With kick-off at 1830 GMT, Euro champions Spain`s first World Cup final inspired Pilar Escandell to fly out from the Spain`s Mediterranean island of Ibiza for the match.

"I hope we win, I am very happy and excited. I never thought I will see my team win the World Cup," she said dressed in a Spanish track top and waving the country`s flag.

Escandell was with four other people who had only one ticket between them, but was adamant she will be inside the stadium to see her team win.

Donovan Torres, from Barcelona, wearing a matching Spain hat and scarf, was too tense to say anything.

"I don`t say anything before the game, I don`t want to jinx things for my team," he said.

"I expected the team to go to the finals because it`s the first time we have a good and strong team."

Torres got his ticket for the match just hours before the game but refused to say how much he had paid.

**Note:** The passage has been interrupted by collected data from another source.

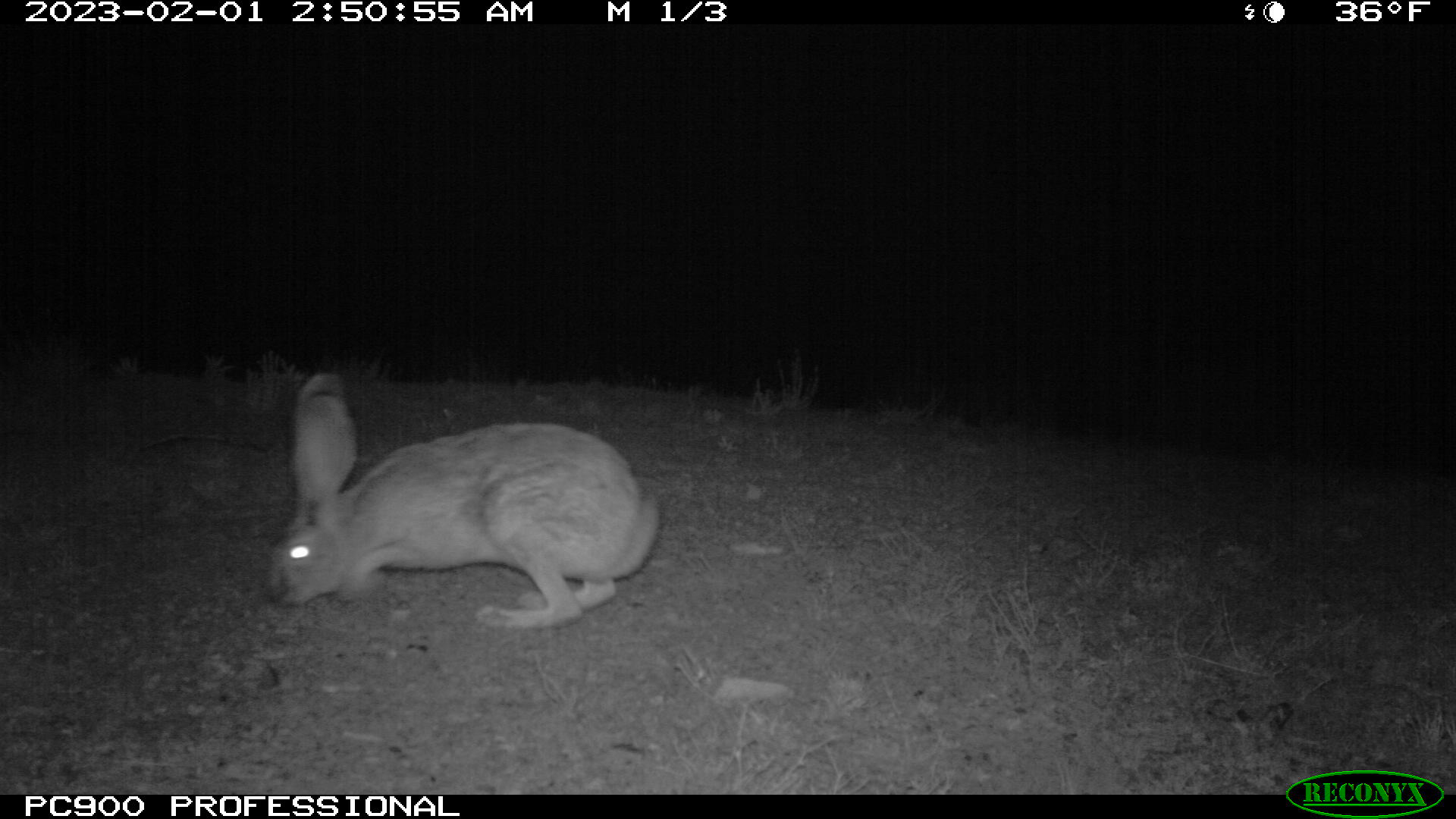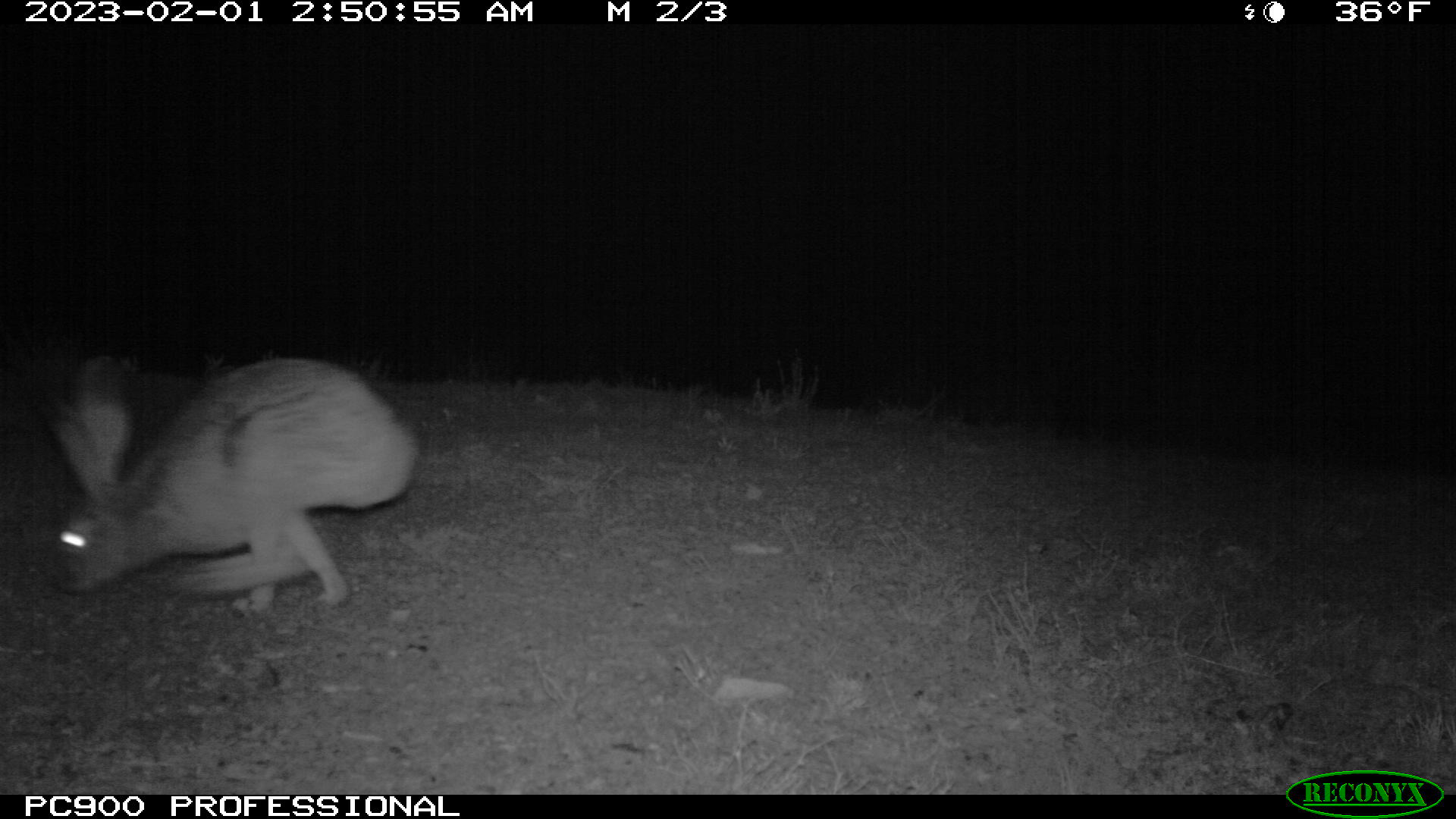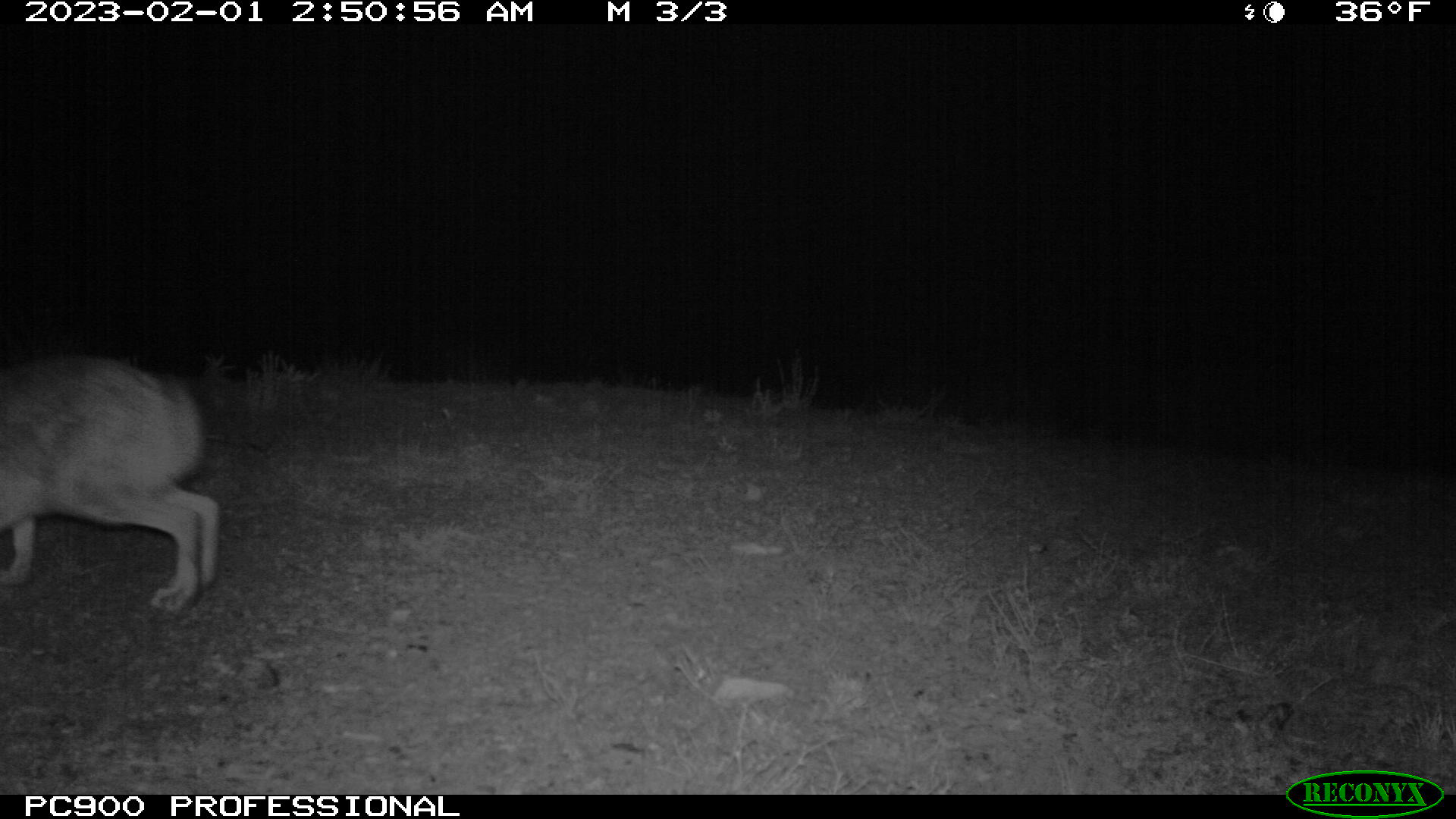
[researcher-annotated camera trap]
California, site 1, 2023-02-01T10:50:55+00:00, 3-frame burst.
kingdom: Animalia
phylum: Chordata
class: Mammalia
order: Lagomorpha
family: Leporidae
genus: Lepus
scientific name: Lepus californicus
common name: black-tailed jackrabbit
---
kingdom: Animalia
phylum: Chordata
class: Mammalia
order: Lagomorpha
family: Leporidae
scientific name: Leporidae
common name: rabbit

"My friend`s sister sold me her ticket," he said. "I am going to witness history, there is no price."

Dutch fan Jos de Lange, a 22-year-old from the central Dutch town Brummen, whose outfit included orange stockings, said he was excited and nervous. Ticketless, he was hoping to secure a seat outside the stadium.

"We have come so close so many times before. We won all our games even the qualifying ones. We just need to win just this one game again."

Orange-clad Amsterdam resident Rob Polderman came to South Africa in February to prepare for the tournament as a board member of the official fan club which is traveling in an orange double-decker bus shipped from Holland.

"We are specialist fans for the national team. We knew we would be in the finals," he said.

"It has been a wonderful experience and South Africa is a beautiful country.

Guillermo Caceres from Ibiza predicted a 3-2 to Spain.

"I booked my ticket last year already, back home the country is red. This has been a good World Cup but tonight it will be the best."